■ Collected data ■
━━━
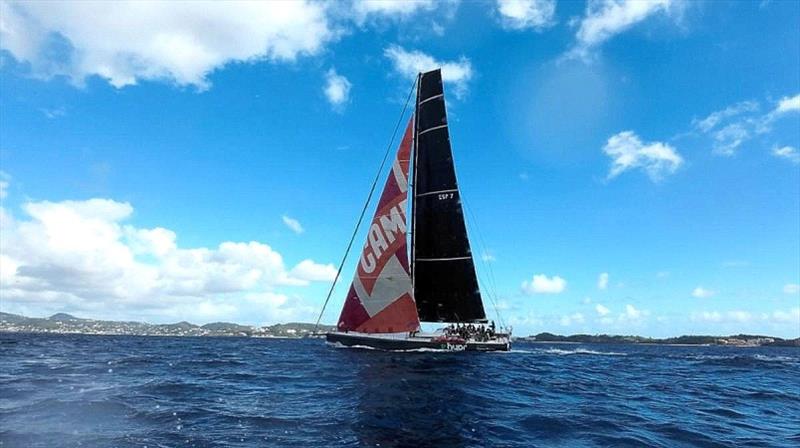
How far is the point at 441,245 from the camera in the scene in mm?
37094

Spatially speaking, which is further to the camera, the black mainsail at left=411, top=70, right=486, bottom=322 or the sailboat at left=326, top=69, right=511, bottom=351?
the black mainsail at left=411, top=70, right=486, bottom=322

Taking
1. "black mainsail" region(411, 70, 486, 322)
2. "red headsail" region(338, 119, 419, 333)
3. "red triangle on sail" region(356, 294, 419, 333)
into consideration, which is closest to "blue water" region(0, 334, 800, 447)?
"red triangle on sail" region(356, 294, 419, 333)

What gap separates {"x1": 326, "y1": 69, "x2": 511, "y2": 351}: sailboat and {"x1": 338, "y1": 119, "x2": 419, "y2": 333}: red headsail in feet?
0.24

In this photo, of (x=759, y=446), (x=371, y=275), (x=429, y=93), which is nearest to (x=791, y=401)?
(x=759, y=446)

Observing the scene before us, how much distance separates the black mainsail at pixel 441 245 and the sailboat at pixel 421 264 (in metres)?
0.08

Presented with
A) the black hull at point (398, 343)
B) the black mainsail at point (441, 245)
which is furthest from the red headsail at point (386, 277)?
the black mainsail at point (441, 245)

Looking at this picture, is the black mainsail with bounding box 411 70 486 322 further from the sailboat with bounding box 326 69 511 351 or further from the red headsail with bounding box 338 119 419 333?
the red headsail with bounding box 338 119 419 333

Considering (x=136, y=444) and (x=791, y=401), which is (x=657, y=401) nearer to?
(x=791, y=401)

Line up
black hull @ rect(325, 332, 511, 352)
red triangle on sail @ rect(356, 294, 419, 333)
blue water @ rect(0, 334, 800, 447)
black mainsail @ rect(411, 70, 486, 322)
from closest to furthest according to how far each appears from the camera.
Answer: blue water @ rect(0, 334, 800, 447) < black hull @ rect(325, 332, 511, 352) < red triangle on sail @ rect(356, 294, 419, 333) < black mainsail @ rect(411, 70, 486, 322)

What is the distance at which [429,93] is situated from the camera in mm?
39375

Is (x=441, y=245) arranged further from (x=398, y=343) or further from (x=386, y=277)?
(x=398, y=343)

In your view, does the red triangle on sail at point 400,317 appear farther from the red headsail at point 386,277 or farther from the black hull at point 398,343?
the black hull at point 398,343

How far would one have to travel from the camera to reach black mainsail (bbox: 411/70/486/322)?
36.8m

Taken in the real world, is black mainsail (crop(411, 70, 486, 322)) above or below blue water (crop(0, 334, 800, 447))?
above
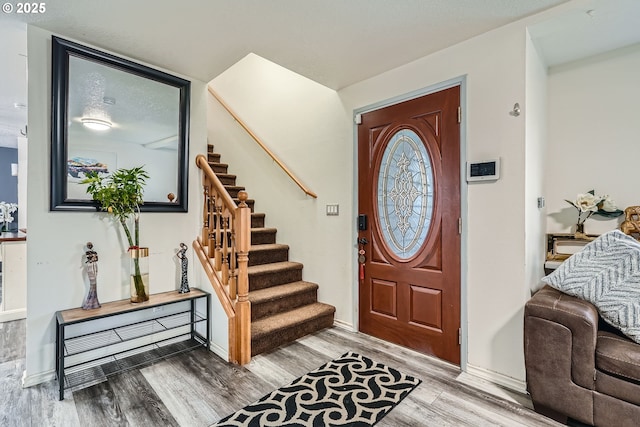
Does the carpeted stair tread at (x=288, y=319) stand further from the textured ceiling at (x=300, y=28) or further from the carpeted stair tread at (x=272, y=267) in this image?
the textured ceiling at (x=300, y=28)

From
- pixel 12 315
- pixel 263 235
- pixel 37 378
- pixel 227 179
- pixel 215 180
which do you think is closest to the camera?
pixel 37 378

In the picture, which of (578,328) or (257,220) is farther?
(257,220)

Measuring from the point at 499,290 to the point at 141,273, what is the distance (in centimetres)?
261

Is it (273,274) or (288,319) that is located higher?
(273,274)

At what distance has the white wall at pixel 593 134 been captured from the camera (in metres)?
2.24

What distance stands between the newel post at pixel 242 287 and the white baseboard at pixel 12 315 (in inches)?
109

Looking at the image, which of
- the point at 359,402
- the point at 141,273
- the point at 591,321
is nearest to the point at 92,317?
the point at 141,273

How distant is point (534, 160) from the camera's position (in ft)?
7.18

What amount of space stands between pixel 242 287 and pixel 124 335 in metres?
1.10

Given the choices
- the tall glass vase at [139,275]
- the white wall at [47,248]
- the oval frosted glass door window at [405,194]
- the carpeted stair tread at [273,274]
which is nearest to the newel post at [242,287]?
the carpeted stair tread at [273,274]

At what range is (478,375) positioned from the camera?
2.17 meters

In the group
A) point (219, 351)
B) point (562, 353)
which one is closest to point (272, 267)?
point (219, 351)

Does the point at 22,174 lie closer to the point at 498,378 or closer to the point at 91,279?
the point at 91,279

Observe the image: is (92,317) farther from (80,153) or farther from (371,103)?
(371,103)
━━━
■ Objective ■
Copy out every one of the records above word for word, leaving out the pictures.

■ Full response ■
How far is the point at 441,245 from the camera in the scene in mm?
37094

Spatially speaking, which is further to the camera, the black mainsail at left=411, top=70, right=486, bottom=322 or the sailboat at left=326, top=69, right=511, bottom=351?
the black mainsail at left=411, top=70, right=486, bottom=322

Taking
1. "black mainsail" region(411, 70, 486, 322)
2. "red headsail" region(338, 119, 419, 333)
3. "red triangle on sail" region(356, 294, 419, 333)
into consideration, which is closest to "blue water" region(0, 334, 800, 447)?
"red triangle on sail" region(356, 294, 419, 333)

What gap separates {"x1": 326, "y1": 69, "x2": 511, "y2": 351}: sailboat and {"x1": 338, "y1": 119, "x2": 419, "y2": 333}: red headsail in feet?
0.24

In this photo, of (x=759, y=446), (x=371, y=275), (x=429, y=93), which is nearest to (x=791, y=401)?
(x=759, y=446)

Observing the scene before us, how much distance separates the black mainsail at pixel 441 245 and the sailboat at pixel 421 264 (in metres)?
0.08

Presented with
A) the black hull at point (398, 343)
B) the black mainsail at point (441, 245)
which is furthest from the red headsail at point (386, 277)?
the black mainsail at point (441, 245)

Looking at this picture, is the black mainsail with bounding box 411 70 486 322 further from the sailboat with bounding box 326 69 511 351 or further from the red headsail with bounding box 338 119 419 333?
the red headsail with bounding box 338 119 419 333

Considering (x=136, y=444) and (x=791, y=401), which is (x=657, y=401) nearer to?
(x=791, y=401)

Line up
black hull @ rect(325, 332, 511, 352)
red triangle on sail @ rect(356, 294, 419, 333)
blue water @ rect(0, 334, 800, 447)
black mainsail @ rect(411, 70, 486, 322)
from closest to furthest according to how far each appears from the camera.
Answer: blue water @ rect(0, 334, 800, 447) < black hull @ rect(325, 332, 511, 352) < red triangle on sail @ rect(356, 294, 419, 333) < black mainsail @ rect(411, 70, 486, 322)

What is the distance at which [429,93] is situated from the camera in mm?
39375

Is (x=441, y=245) arranged further from (x=398, y=343) or further from (x=386, y=277)?
(x=398, y=343)

In your view, does the red triangle on sail at point 400,317 appear farther from the red headsail at point 386,277 or farther from the black hull at point 398,343?
the black hull at point 398,343

How far would one have to travel from the camera to reach black mainsail (bbox: 411/70/486/322)?
36.8m

Taken in the real world, is black mainsail (crop(411, 70, 486, 322)) above or below blue water (crop(0, 334, 800, 447))?
above
Does the carpeted stair tread at (x=288, y=319) stand further from the textured ceiling at (x=300, y=28) or further from the carpeted stair tread at (x=272, y=267) in this image?
the textured ceiling at (x=300, y=28)

From
- pixel 12 315
- pixel 263 235
- pixel 37 378
- pixel 227 179
- pixel 215 180
which do you think is closest to the camera?
pixel 37 378

In the picture, which of (578,328) or (257,220) is farther?
(257,220)

Measuring from the point at 499,290 to the point at 141,273, what is the distance (in centimetres)?
261

Is it (273,274) or (288,319) that is located higher?
(273,274)

At what distance has the white wall at pixel 593 134 been captured from the camera (in metres)?
2.24

What distance stands between the newel post at pixel 242 287 and the white baseboard at pixel 12 315 (in inches)?
109

Looking at the image, which of
- the point at 359,402
- the point at 141,273
- the point at 591,321
is nearest to the point at 92,317?
the point at 141,273

How distant is point (534, 160) from the camera's position (in ft)?
7.18

What amount of space stands between pixel 242 287 and pixel 124 335 in metres?
1.10

Given the choices
- the tall glass vase at [139,275]
- the white wall at [47,248]
- the oval frosted glass door window at [405,194]
- the carpeted stair tread at [273,274]
which is nearest to the newel post at [242,287]?
the carpeted stair tread at [273,274]

At what range is (478,375) positioned from the camera?
2.17 meters

In the group
A) point (219, 351)
B) point (562, 353)
which one is closest to point (272, 267)?
point (219, 351)

Does the point at 22,174 lie closer to the point at 498,378 or closer to the point at 91,279?
the point at 91,279

Observe the image: is (92,317) farther from (80,153) or farther from (371,103)?
(371,103)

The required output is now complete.